A paper published in Nature this week documents a major advance in deep learning. DeepMind, the Alphabet/Google deep learning group reports that they have built a new version of their Go-playing AI program that represents a major improvement over the previous state of the art.
The earlier version last year surprised the AI community and the Go-playing world by demonstrating that a computer was capable of beating the best human Go players in the world – a feat that many thought the world would not see for another decade or more. Lee Sedol, the human grandmaster that was defeated 4-games-to-1 in the 2016 match was surprised at the beauty and depth of mastery displayed by the original Alpha-Go program. That initial version was programmed by feeding millions of positions from some 160,000 games played by humans and having the neural network find from these examples the basic features that led to winning moves.
The new breakthrough, though, is even more impressive. Rather than use examples from human play as the initial knowledge base, the DeepMind team started from scratch and the only knowledge given to the computer was the basic rules of the game. From these simple rules, the deep learning network was given the freedom to start playing games against itself and learn on its own what worked and what didn’t. At the end of the first three hours of training, the program was playing like a typical beginner, greedily capturing stones at every opportunity with no sense of any long-term strategy.
After only 19 hours of training, the program had advanced well beyond the skills of typical beginners and was displaying the sense that it was mastering several typical strategies known to experienced human Go players. The real surprise came after 70 hours of training, though, when the program started displaying super-human performance. In fact, after only 3 days of training, the program was already exceeding the abilities of the original AlphaGo that beat Lee Sedol. Three weeks later, it had learned enough to be the best Go player in the world, human or computer. In fact, in a match against the original AlphaGo, AlphaGo Zero beat the orignal 100 games to 0. A stunning result.
The most amazing part of all this, IMO, is that the new AlphaGo Zero gained this amount of knowledge in a very short time from just the very basic rules of the game. The other interesting fact is that the original program was run on a network of 48 Google Tensor Processing Units (TPUs), while the new AlphaGo Zero learned to play at super-human level on a much smaller 4-TPU system. The techniques used to achieve these results have immediate application in other domains, such as protein-folding for drug discovery, medical diagnostics, investment advisers, etc. The rapid advancements displayed by AlphaGo Zero are in line with the exponential march to the Singularity, when computers will out-match humans in every domain.

- [Given data]:
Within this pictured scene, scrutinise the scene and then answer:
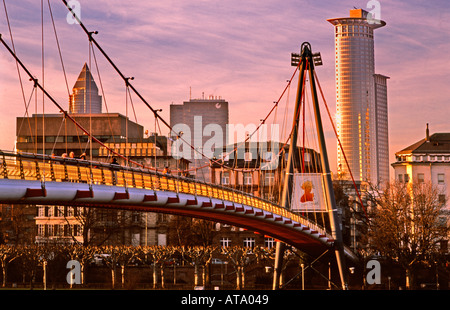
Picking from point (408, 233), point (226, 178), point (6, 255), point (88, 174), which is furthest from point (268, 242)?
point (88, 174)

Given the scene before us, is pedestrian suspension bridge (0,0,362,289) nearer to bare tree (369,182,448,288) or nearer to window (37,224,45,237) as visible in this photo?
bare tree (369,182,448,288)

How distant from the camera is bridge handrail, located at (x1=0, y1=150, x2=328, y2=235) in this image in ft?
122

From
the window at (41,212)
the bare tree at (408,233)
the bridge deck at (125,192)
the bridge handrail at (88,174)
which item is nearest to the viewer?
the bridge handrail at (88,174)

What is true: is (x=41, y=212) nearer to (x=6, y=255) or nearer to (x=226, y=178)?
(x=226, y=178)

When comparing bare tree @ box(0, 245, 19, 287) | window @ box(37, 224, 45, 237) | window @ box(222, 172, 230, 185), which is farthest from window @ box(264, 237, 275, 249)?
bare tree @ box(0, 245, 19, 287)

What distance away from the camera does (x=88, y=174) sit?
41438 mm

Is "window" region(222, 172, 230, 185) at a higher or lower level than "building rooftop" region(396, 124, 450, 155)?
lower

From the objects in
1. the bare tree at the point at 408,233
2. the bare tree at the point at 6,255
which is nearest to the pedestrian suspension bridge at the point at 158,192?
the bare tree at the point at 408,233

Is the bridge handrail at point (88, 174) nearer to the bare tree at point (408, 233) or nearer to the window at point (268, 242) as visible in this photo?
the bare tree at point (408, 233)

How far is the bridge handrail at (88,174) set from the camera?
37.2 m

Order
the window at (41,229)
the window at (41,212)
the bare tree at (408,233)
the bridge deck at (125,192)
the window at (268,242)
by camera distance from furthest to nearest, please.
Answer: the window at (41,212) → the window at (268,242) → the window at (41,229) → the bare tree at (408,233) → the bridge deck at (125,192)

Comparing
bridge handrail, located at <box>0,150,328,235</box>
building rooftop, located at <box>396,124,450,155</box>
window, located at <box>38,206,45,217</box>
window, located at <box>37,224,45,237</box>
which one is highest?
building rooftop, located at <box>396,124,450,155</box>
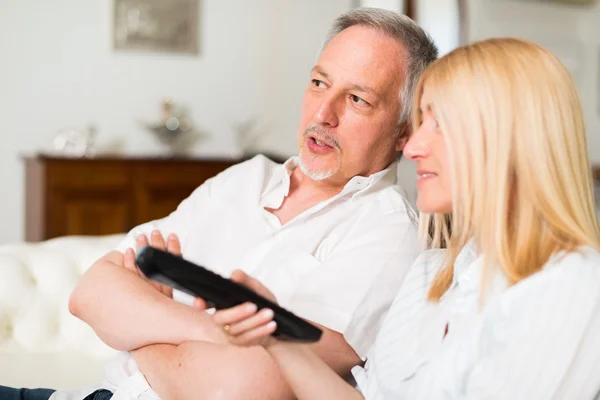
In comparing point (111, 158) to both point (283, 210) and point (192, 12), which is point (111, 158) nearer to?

- [Instructions]:
• A. In the AlphaGo Zero article, how many Tensor Processing Units did the system have on which AlphaGo Zero learned to play at a super-human level?
• B. From the AlphaGo Zero article, return everything from "A paper published" down to "of the art.", copied word for word.

- [Exercise solutions]:
• A. Four (a 4-TPU system).

• B.
A paper published in Nature this week documents a major advance in deep learning. DeepMind, the Alphabet/Google deep learning group reports that they have built a new version of their Go-playing AI program that represents a major improvement over the previous state of the art.